As to the return game, Packer fans again seem to be generally frustrated. GM Thompson did nothing in the draft or via trade or waiver claims to bolster that area of the team. As a result, coach McCarthy said during his news conference yesterday that CB Tramon Williams and WR Greg Jennings will be the current options at punt returner, and WR Jordy Nelson and RB Brandon Jackson will be returning kicks. Again, from both fan and reporter comments, the thought of exposing one of your top receivers — Jennings — to possible injury returning punts is something that leaves many aghast. If something were to happen to Williams, the depth issue in the secondary then starts to come into play, as it does if something were to happen to Jackson despite the fact that he is not a starter. It leaves many fans wondering — for another year — why it is that the Packers cannot somehow find or acquire a returner. Granted, they thought they had it in Will Blackmon, but ongoing injuries just made that impossible. There is a possibility that Blackmon could return to the team somewhere down the line following his release with an injury settlement. But still, it is an area which just does not seem to figure that largely into Packer plans. And yet, it is an area which could help determine how far the Packers go into the post-season.

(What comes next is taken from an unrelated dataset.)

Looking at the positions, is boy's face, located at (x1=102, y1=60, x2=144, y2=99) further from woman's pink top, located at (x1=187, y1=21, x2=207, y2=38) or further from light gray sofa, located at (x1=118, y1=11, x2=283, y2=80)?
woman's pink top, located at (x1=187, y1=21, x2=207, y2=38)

A football team is like a three-legged stool: if all of them are there it works; if one of them isn’t there or is wobbly…well, you get the idea.
Applying this analogy to the Packers, the offense is strong, the defense is — we don’t know — and the special teams seem wobbly at best. How will that translate into the season?
Without going into predictions for individual games — we’ll do that on a week-by-week basis prior to game time — we finally need to give our prediction on wins and losses for the upcoming season.
From reviewing what others have to say, it seems as if most projections for the Pack have the team going anywhere from 10-6 to 13-3.
It should be apparent that, with the schedule stiffening in the latter part of the season, the team must make real headway in the first part. And the schedule sets up for them to do just that. Typically though, as with any team, they lose a game they should win and win a game they should lose. I’m not sure which will be which in the first 6 games, but I see that stretch resulting in a 5-1 win-loss record. In the next 10 games, I can see 4 possible losses, although again an expected win and an expected loss might flip flop that scenario but the net result is the same.
So, bottom line projection: 11-5. The Packers will win the North Division outright and, obviously, make the playoffs. More than a few pundits have the Packers reaching the Super Bowl. If key players stay healthy and some of the youngsters that Thompson is relying on yet again to step up to NFL-level play come through, that is certainly within reach.